Stepping out of the Underground’s ageing Toyota pickup (1987 vintage, broken tailgate, rusting muffler) I got an eyeful; the flows on my “small stream” were high.
Still, the water was clear, and you can choose to get cranky about the high flows, or you can revel in the knowledge you’ve found one of the few potentially fishable streams in the county.
I opted for Choice #2.
Revelry got a lot easier just two casts into the trip; I hooked and landed a 12″ brown trout – a far better-than-respectable trout in this water.
A few minutes later, a 10″ brown trout got frisky with my #12 Stimulator.
“Ok,” I told myself.
This high water thing is usually bad, but this time it’s OK.
Helping that impression along is the largely water-starved nature of this stream.
Simply put, it was nice to see some water in it.
Traditionally, it’s fishable only in spring; later in the year, diversions tend to be hard on the flows and the trout population.
In fact, I wondered if three years of drought hadn’t hammered the juvenile brown trout recruitment rates (brownies spawn in the fall).
Out of the ten I hooked, only one fish was under 8″ – a fairly dramatic reversal of “normal” for this stream.
Given my deep and abiding interest in pure science, I plan to continue this research at the first opportunity (no need to thank me for my selflessness).
My time was limited (about three hours fishing for two hours of driving – a slightly better than break-even proposition), though after the first couple fish, I fell into that familiar pattern where you’re far more concerned with how you’re going to fish the next pool than you are the state of the economy (even your personal economy).

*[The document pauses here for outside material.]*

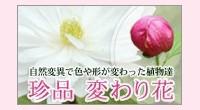 珍品・変わり花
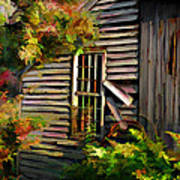 Shed Poster by Suni Roveto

It’s one of the reasons we fly fish, though we never seem to realize it at the time, which I suppose is kinda the point.
The Fish Stuff
I fished an 8′ 5wt Diamondglass fiberglass fly rod – a truly supple, wonderful, seductive fly rod you’ll end up cursing if the wind gets too strong.
The wind only blew up towards the end of my trip, so I maintained a mostly family friendly atmosphere, which wasn’t the triumph I’m suggesting (I never saw another person).

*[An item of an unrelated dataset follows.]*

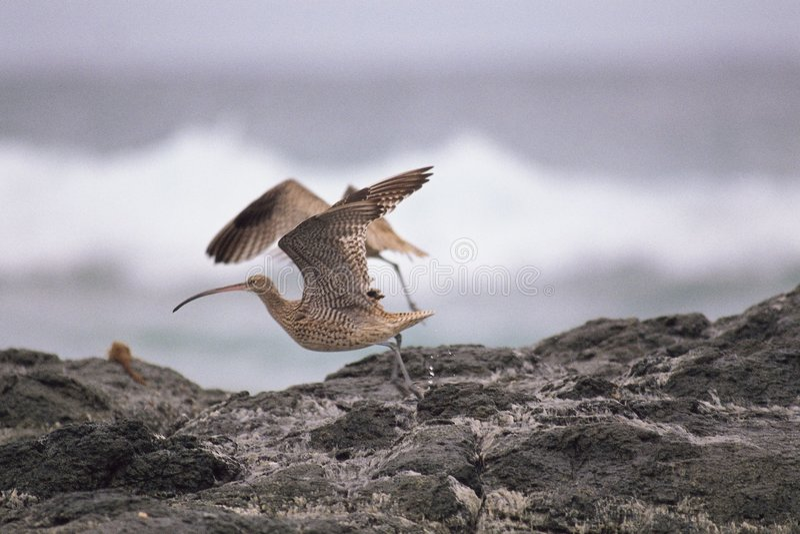 Roca debajo del pájaro fotografía de archivo libre de regalías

I tied on a #12 Stimulator at the start and fished it most of the time, and given the fly-eating-tree-rich environment, I didn’t miss the spool of 4x tippet I forgot to buy after my last trip (I fished 3x instead, and at times, I was pretty happy about it).
This is hardly the toughest stream I’ve fished, but it is one of the sneakiest; every once in a while it throws an easy stretch at you, dulling your predatory edge and causing you to toss your next five backcasts into a tree.
At least that’s my current working theory (it’s not possible I’d ever screw up on my own).
The high, clear water also presented something of a trap for unwitting fly fishermen (well, one of them anyway).
Several times I found myself wasting time on a gorgeous-looking stretch of water, only to realize it didn’t hold fish at “normal” flows, so it wasn’t all that likely to hold trout during high flows.
Sure enough, all my trout came from the runs and pools that routinely held fish, while the normally barren-but-fishy-looking edge sproduced nothing (apparently I’m a real sucker for submerged grass lines).
At some point, I may get this predatory fly fishing stuff figured out, but then again, I may not, which may also be kinda the point.
The Snake Stuff
I ended my trip on a meadow stretch, which is pretty as hell, but tough to fish. For those keeping track, meadows offer unobstructed backcasts, but compensate the trout with unobstructed views of approaching fly fishermen.
Wildflowers were blooming, and the stream was running high enough to flood the meadow, which made knee-walkiing like a sneaky bastard largely impossible. (With the water already more than knee deep, knee-walking would have felt suspiciously like swimming.)
I did manage to practically step on a snake that I immediately identified as a Deadly South Pacific Coral Snake, though later – while I was looking for a place to have my heart attack – it occurred to me it may have been a simple Garter Snake pretending to be a Coral Snake.
It seems the reptiles get trickier every year.
In simple terms, it was a beautiful couple of hours on a beautiful stream, and if you subscribe to the thinking that record snowpacks and fast-warming temperatures probably will dampen the fly fishing, it was also something of a gift.
The stream was high but the bonus-sized brown trout were willing, and coming on the heels of one of those probing family discussions about money, time, work, the future and Little M’s college fund, it was probably more winning lottery ticket than simple gift.
See you on a small stream (but not this small stream), Tom Chandler.